* [The task]
Retype the lines below exactly, but only those from the line that has "Suzuki Jimny, снимка" through the line that has "Toyota Hilux terenowa 2 osobowa". Omit every picture.

* [Data]
┄┄┄┄┄┄┄┄┄┄
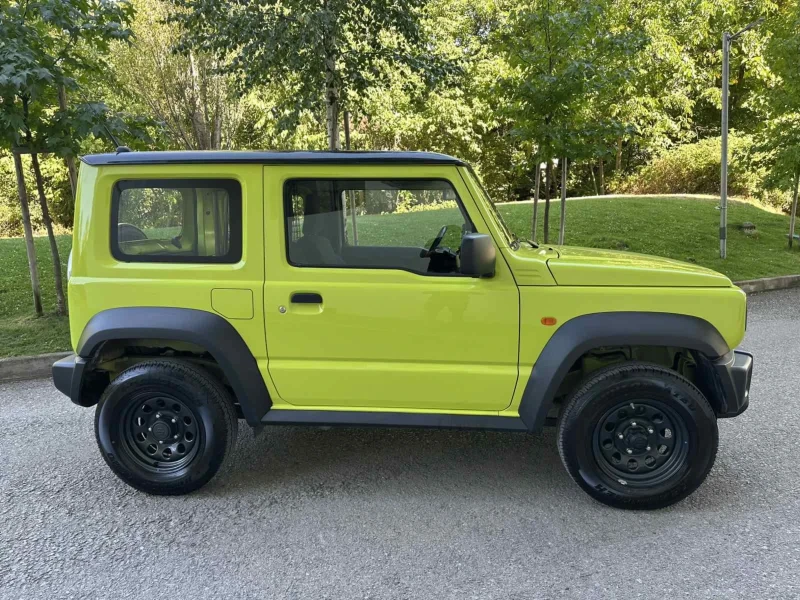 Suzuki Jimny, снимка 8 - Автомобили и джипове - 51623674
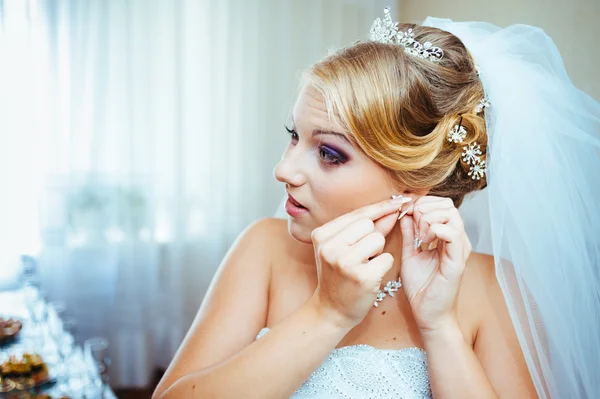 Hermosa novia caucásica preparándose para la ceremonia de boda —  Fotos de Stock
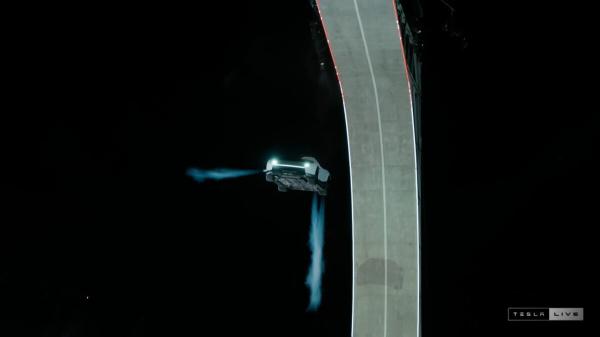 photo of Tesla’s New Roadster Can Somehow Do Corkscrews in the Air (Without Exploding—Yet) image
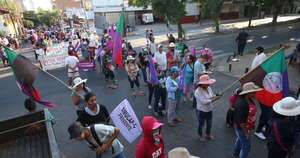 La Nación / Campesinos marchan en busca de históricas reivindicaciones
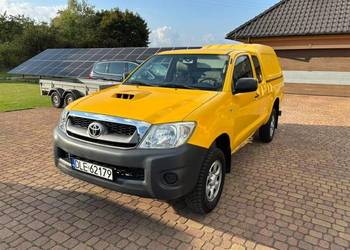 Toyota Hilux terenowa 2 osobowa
┄┄┄┄┄┄┄┄┄┄
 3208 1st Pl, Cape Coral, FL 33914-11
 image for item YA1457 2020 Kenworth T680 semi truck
┄┄┄┄┄┄┄┄┄┄
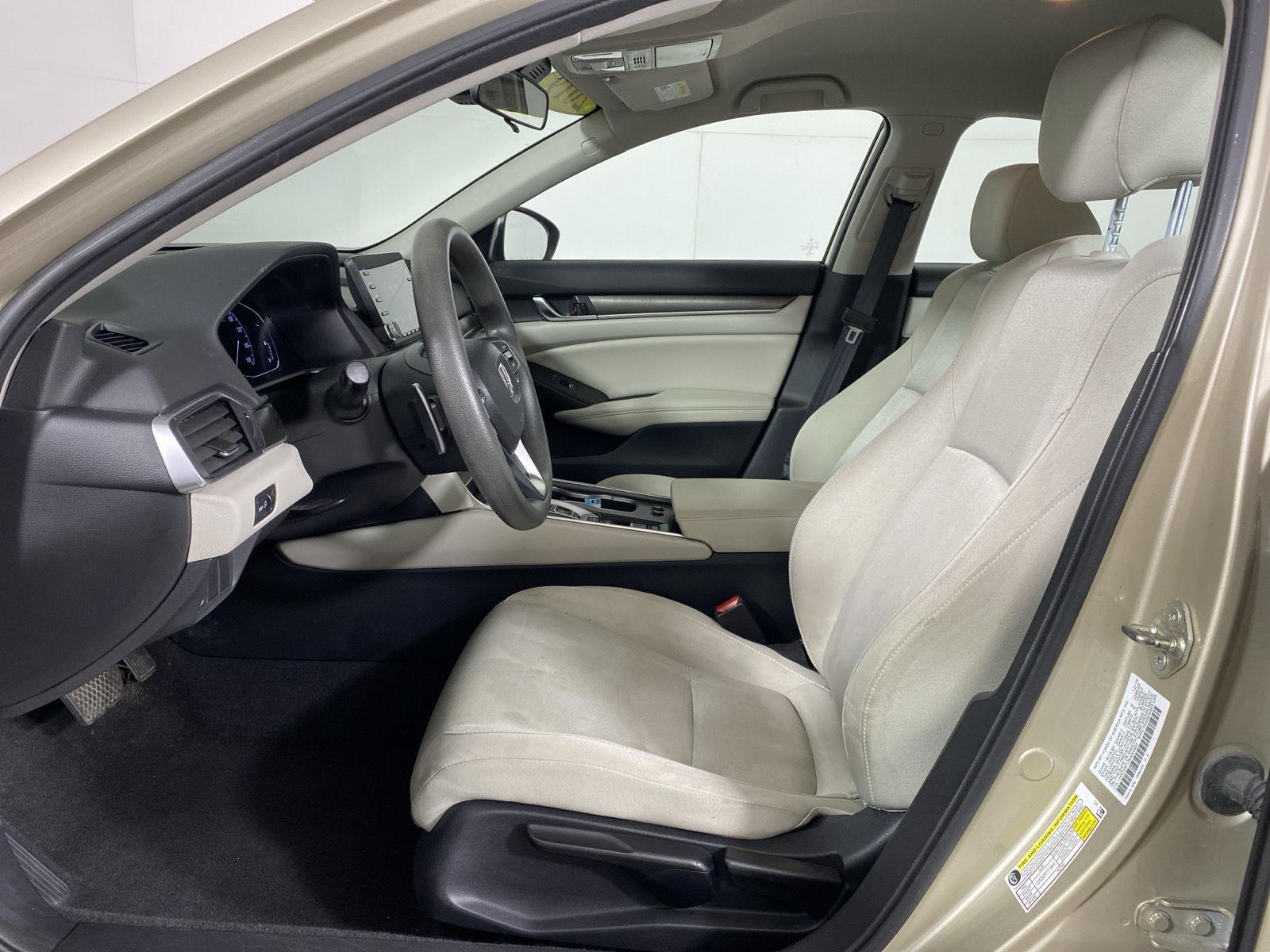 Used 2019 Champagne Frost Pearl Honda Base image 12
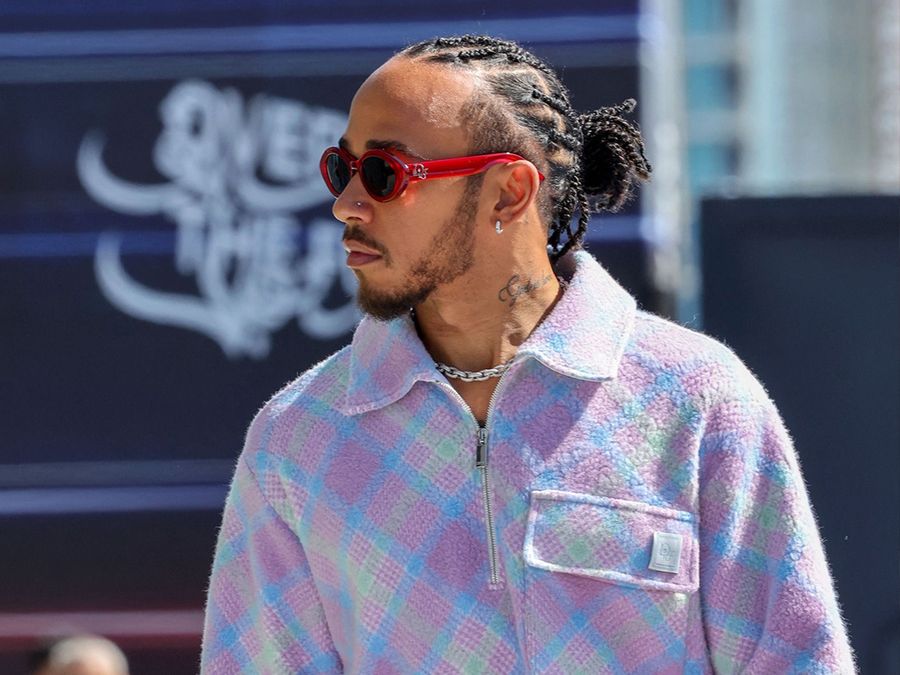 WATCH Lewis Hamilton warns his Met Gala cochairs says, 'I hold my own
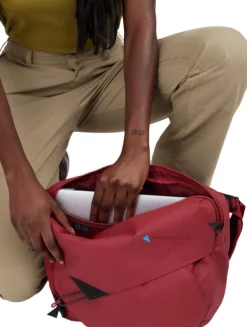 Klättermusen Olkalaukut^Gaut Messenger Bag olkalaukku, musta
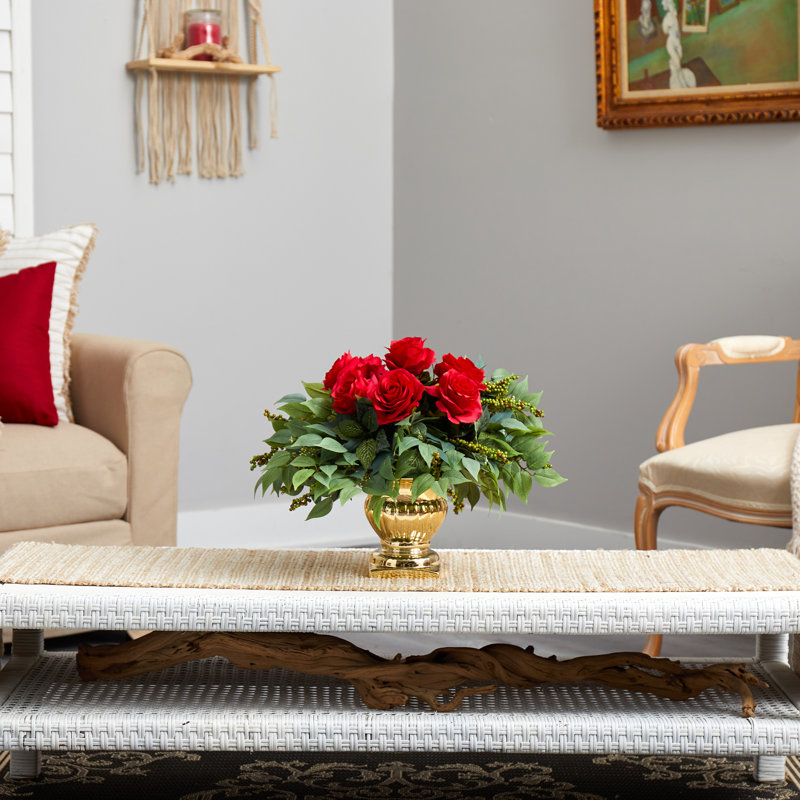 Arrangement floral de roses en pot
┄┄┄┄┄┄┄┄┄┄
* [Reply]
 Suzuki Jimny, снимка 8 - Автомобили и джипове - 51623674
 Hermosa novia caucásica preparándose para la ceremonia de boda —  Fotos de Stock
 photo of Tesla’s New Roadster Can Somehow Do Corkscrews in the Air (Without Exploding—Yet) image
 La Nación / Campesinos marchan en busca de históricas reivindicaciones
 Toyota Hilux terenowa 2 osobowa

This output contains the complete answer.